Surprisingly apple has not made any sort of public disclosure about hacktosh boxen, and or publicly acknowledged their existance other than in the form of bricked updates.

Won't happen. All they would do by public pronouncements is incite people to make hackintoshes. And this last move is an act of genius which must have been inspired by the new Psystar legal team.

The problem is, there is no copyright infringement going on, as long as it is either the end user and owner of the retail copy who does the installation, or some one acting with his authorization. See Title 17 S117 for the US law on the subject, and see Softman and recently Vernor vs Autodesk for case law on whether purchased retail copies are owned or licensed.

The only thing which is open to civil suit is thus that the installer is violating the EULA clause that mandates your hardware must be sourced from Apple.

So if Psystar simply certifies that a machine will work with OSX, and the end user then does the installation himself, its the end user who is violating the EULA. It is the end user who clicks through and enters into the secondary contract with Apple, and who breaks one of the terms.

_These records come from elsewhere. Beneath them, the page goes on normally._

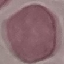
malaria status = uninfected
capture = smartphone through the microscope eyepiece
stain = Giemsa
preparation = thin blood smear
image type = automatically extracted cell patch, resized to 64 × 64 pixelsGive the position of every Plasmodium parasite visible.
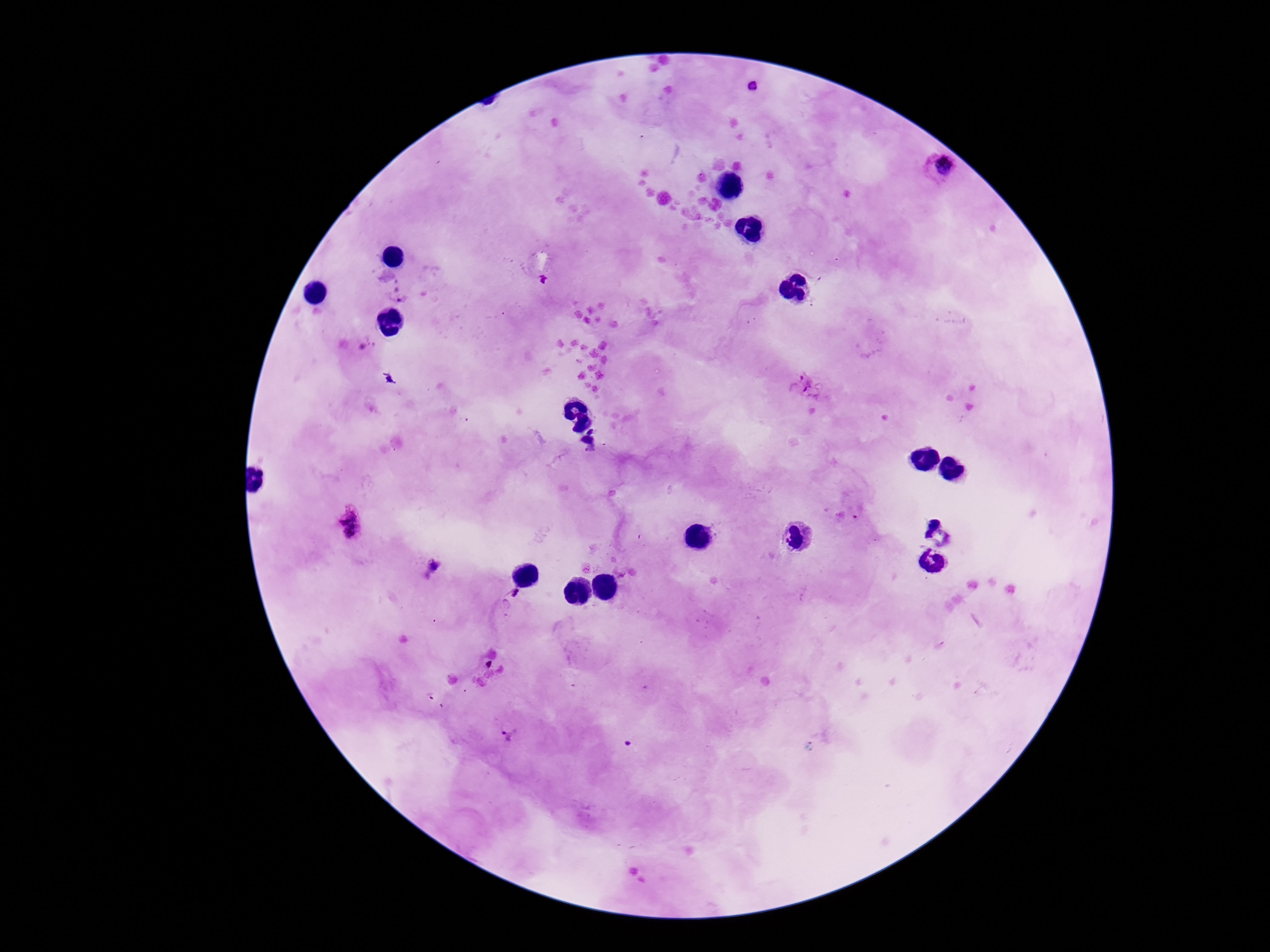
Approximate centers as (x, y) in pixels.
Plasmodium parasites: (752, 87), (936, 169), (400, 299), (365, 344), (805, 384), (592, 431), (585, 445), (351, 524), (586, 569), (510, 735).

Summary:
  - Stain: Giemsa
  - Patient malaria status: infected
  - Preparation: thick peripheral-blood smear
  - Capture: smartphone camera through the microscope eyepiece
  - Field of view: one from this slide
  - Image size: 1270×952 pixels
  - Magnification: 100x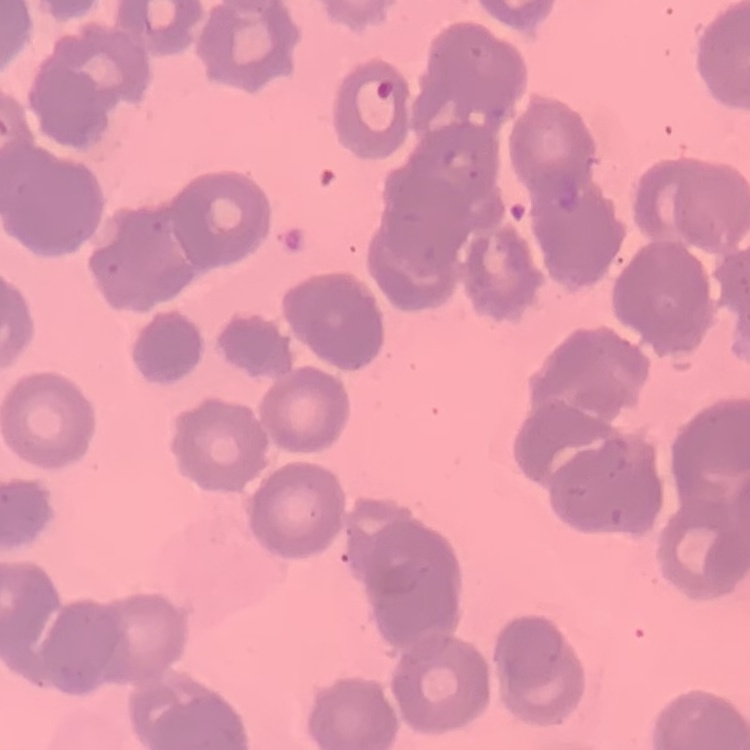 The erythrocytes show rouleaux formation. Stained with either Field's or Giemsa. Square crop of a larger photomicrograph. Thin blood film.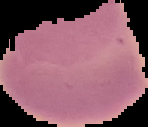 Result: negative for Plasmodium parasites. From a thin blood film. The area outside the segmented cell region is set to black. Image is 148×127 pixels.Report the malaria status of this cell.
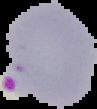
Parasitized.

Summary:
  - Preparation: thin blood film
  - Image size: 97×109 pixels
  - Image type: segmented cell region on a black backgroundAssess this cell for malaria.
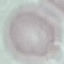

Uninfected.

Giemsa stain. Automatically extracted cell patch, resized to 64 × 64 pixels. Acquired by smartphone through the microscope eyepiece. Thin blood smear.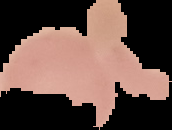

Segmented cell region on a black background. Image is 172×130 pixels. From a thin blood film. Result: negative for malaria parasites.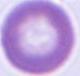

identification: erythrocyte
modality: photomicrograph
magnification: 1000xState which parasite is depicted.
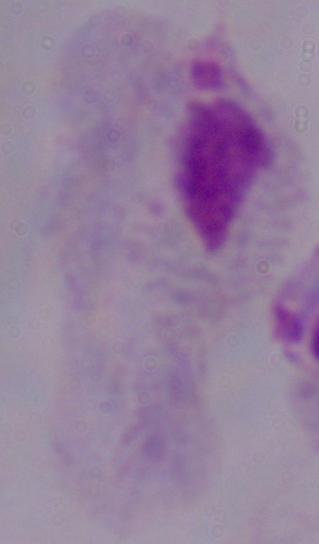
This is a trichomonad.

Summary:
  - Magnification: 1000x
  - Modality: photomicrograph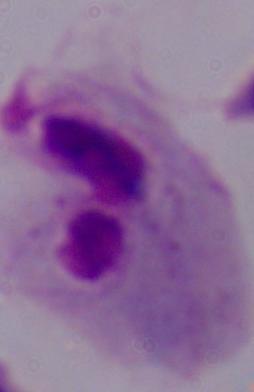
1000x magnification. Photomicrograph. A trichomonad is shown.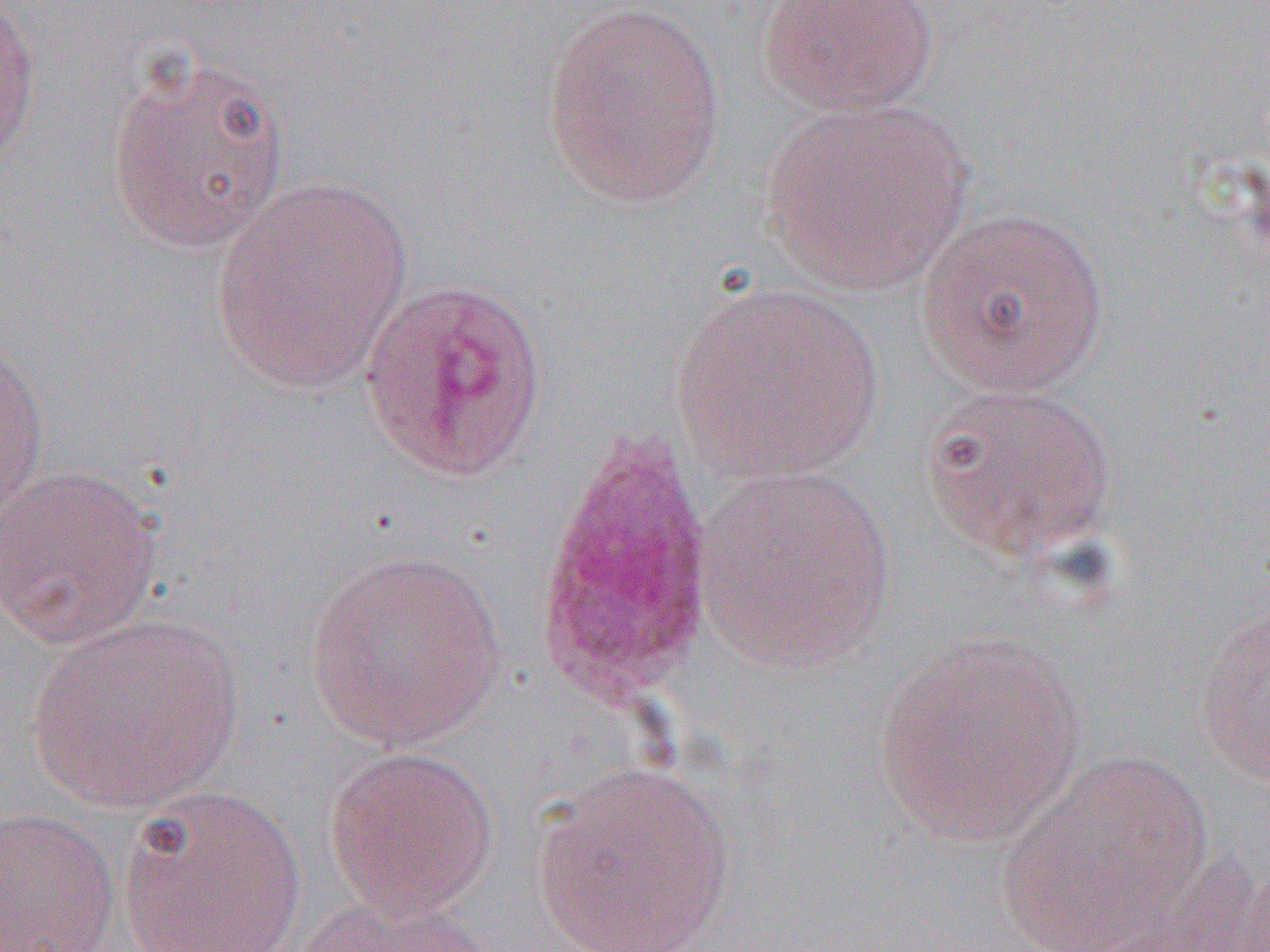 Approximate bounding boxes as [x1, y1, x2, y2] in pixels. Plasmodium ovale-infected red blood cell locations: [357, 276, 552, 483], [530, 433, 717, 707]. Uninfected red blood cell locations: [756, 0, 941, 117], [0, 1, 42, 177], [541, 1, 727, 208], [104, 48, 292, 255], [759, 96, 973, 295], [209, 178, 415, 393], [914, 206, 1110, 396], [671, 280, 883, 483], [0, 333, 50, 535], [919, 380, 1119, 564], [0, 463, 165, 649], [693, 463, 898, 670], [302, 548, 510, 750], [1193, 592, 1270, 795], [27, 612, 244, 813], [870, 632, 1086, 847], [323, 746, 500, 918], [998, 750, 1214, 949], [530, 761, 737, 951], [116, 782, 308, 952], [0, 807, 122, 952], [295, 889, 498, 952]. Slide-level diagnosis: Plasmodium ovale. Single field of view. Image is 1270×952 pixels. Thin blood film. Light microscopy. Captured at 1000x magnification.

It is thus the end user who will have to be sued.

Welcome to the public relations world of the RIAA. Lets see what it does to Apple's image to be suing hundred, thousands, tens of thousands, maybe hundreds of thousands, of end users, all of them legitimate customers who have bought retail copies of OSX, but have just bought their hardware someplace else.

This is dead in the water. A brilliant strategem. One looks forward to seeing Apple's response, but its hard to see what could work against this one.